** begin EXTRACTED INFORMATION **

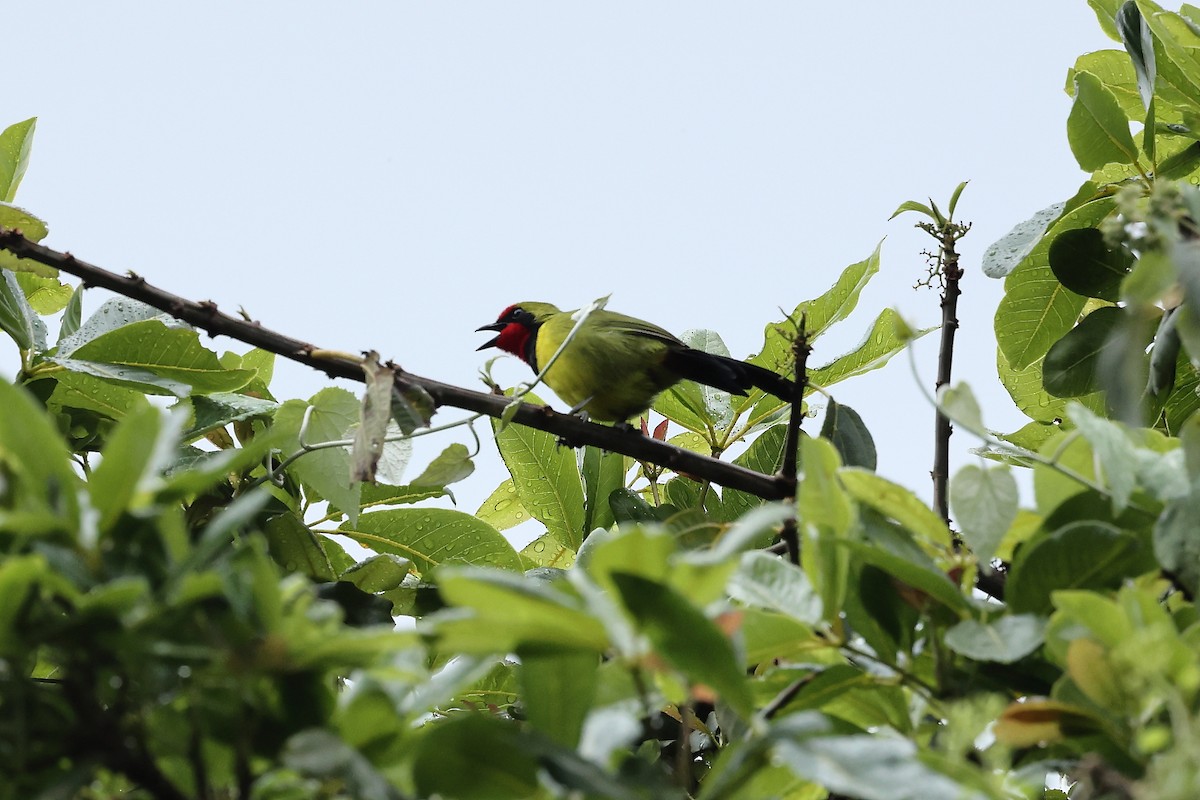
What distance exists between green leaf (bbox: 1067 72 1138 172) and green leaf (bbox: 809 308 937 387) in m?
0.45

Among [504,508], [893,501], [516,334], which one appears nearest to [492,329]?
[516,334]

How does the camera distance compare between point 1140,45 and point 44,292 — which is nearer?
point 1140,45

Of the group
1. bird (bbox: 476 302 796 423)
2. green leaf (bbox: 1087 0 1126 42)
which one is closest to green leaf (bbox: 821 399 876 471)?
green leaf (bbox: 1087 0 1126 42)

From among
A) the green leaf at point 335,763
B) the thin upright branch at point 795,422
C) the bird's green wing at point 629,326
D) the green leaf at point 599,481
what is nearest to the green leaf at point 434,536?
the green leaf at point 599,481

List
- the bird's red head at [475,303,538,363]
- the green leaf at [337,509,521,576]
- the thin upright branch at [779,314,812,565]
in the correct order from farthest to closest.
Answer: the bird's red head at [475,303,538,363]
the green leaf at [337,509,521,576]
the thin upright branch at [779,314,812,565]

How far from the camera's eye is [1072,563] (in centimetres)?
98

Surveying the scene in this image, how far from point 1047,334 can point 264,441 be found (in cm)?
187

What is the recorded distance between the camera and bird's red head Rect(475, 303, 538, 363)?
541cm

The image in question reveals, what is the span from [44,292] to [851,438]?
1.73 m

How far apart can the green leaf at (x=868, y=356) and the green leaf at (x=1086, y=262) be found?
33cm

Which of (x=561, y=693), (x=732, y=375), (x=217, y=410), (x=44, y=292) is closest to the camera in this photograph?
(x=561, y=693)

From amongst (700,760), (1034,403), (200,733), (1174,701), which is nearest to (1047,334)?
(1034,403)

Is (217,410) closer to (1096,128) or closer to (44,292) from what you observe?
(44,292)

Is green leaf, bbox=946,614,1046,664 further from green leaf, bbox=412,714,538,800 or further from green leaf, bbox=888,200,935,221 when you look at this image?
green leaf, bbox=888,200,935,221
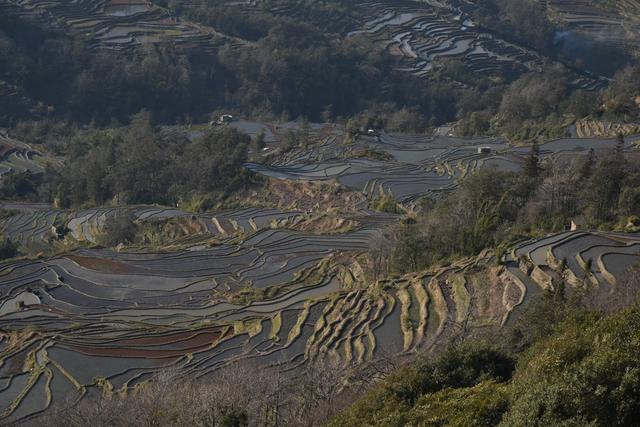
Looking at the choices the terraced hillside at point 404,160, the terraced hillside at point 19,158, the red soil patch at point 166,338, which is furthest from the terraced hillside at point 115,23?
the red soil patch at point 166,338

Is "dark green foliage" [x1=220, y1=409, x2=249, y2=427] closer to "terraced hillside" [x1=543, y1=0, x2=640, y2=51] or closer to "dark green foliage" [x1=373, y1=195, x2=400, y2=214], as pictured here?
"dark green foliage" [x1=373, y1=195, x2=400, y2=214]

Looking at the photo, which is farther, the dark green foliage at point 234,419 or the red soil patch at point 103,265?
the red soil patch at point 103,265

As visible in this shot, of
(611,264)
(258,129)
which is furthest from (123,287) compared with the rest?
(258,129)

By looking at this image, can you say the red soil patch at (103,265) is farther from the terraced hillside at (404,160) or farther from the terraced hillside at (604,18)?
the terraced hillside at (604,18)

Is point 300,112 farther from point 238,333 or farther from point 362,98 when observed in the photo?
point 238,333

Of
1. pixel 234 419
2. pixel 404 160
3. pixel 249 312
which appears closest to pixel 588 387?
pixel 234 419

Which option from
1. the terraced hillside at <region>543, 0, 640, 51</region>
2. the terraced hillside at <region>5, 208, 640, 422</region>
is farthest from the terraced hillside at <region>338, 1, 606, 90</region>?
the terraced hillside at <region>5, 208, 640, 422</region>
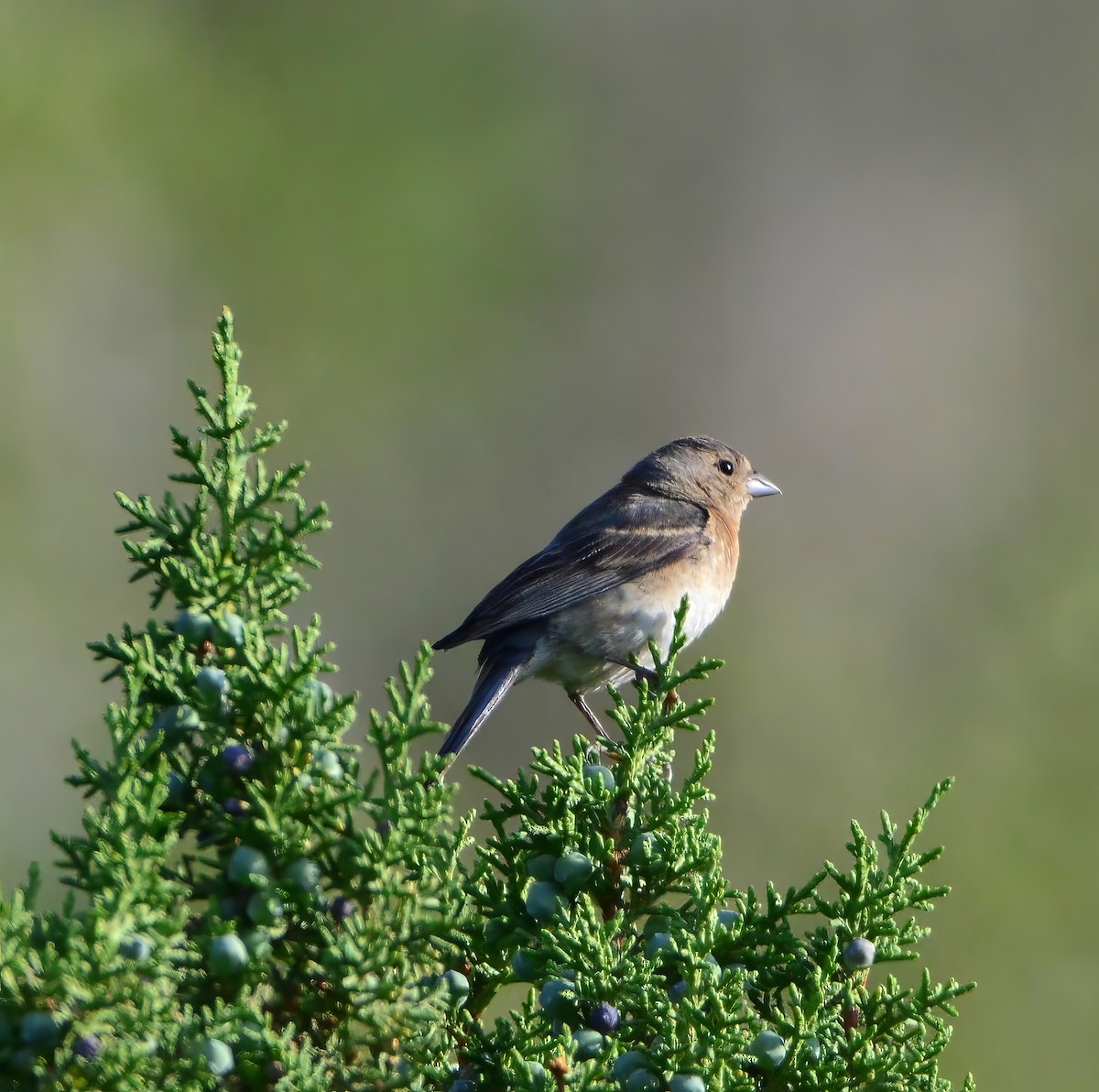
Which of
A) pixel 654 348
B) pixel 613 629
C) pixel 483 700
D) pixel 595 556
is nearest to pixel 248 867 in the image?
pixel 483 700

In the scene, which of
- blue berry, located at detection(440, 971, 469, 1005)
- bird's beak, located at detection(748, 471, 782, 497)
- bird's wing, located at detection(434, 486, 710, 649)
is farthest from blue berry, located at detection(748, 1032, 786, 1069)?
bird's beak, located at detection(748, 471, 782, 497)

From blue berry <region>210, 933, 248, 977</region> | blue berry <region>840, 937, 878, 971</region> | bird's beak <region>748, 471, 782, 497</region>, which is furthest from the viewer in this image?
bird's beak <region>748, 471, 782, 497</region>

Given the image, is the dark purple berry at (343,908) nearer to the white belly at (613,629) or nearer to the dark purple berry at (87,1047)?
the dark purple berry at (87,1047)

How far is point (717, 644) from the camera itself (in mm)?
7281

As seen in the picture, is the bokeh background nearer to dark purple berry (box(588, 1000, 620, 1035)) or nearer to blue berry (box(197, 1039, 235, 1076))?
dark purple berry (box(588, 1000, 620, 1035))

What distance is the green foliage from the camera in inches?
68.9

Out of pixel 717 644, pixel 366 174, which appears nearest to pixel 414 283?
pixel 366 174

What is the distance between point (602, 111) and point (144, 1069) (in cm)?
977

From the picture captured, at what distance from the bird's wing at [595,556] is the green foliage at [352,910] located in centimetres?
238

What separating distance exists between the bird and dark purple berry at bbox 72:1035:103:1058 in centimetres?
274

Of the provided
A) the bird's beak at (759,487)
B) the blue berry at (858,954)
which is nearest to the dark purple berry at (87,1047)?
the blue berry at (858,954)

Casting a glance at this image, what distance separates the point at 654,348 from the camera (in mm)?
9023

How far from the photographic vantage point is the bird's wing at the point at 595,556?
196 inches

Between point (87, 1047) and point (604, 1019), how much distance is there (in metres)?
0.77
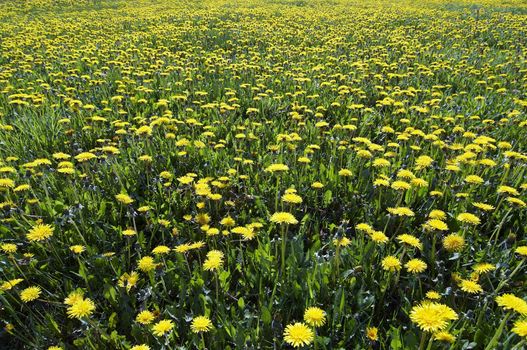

** end EXTRACTED INFORMATION **

WHAT IS REQUIRED -
Copy out the entries word for word, starting at the line that contains "Out of pixel" and continuing through the end of the entries, both ends included. Leave out the pictures.

OUTPUT -
Out of pixel 717 644, pixel 366 174, which appears nearest to pixel 414 283?
pixel 366 174

What is the distance between point (602, 111) and point (144, 1069) (in cm)?
977

From the picture captured, at what distance from the bird's wing at [595,556] is the green foliage at [352,910] located in centimetres?
238

What separating distance exists between the bird and dark purple berry at bbox 72:1035:103:1058 in centimetres?
274

Of the provided
A) the bird's beak at (759,487)
B) the blue berry at (858,954)
which is nearest to the dark purple berry at (87,1047)?
the blue berry at (858,954)

Casting a glance at this image, what distance separates the point at 654,348 from the camera (in mm)?
9023

How far from the photographic vantage point is the bird's wing at the point at 595,556?
196 inches

Between point (87, 1047) and point (604, 1019), how much distance is there (in metres)?
0.77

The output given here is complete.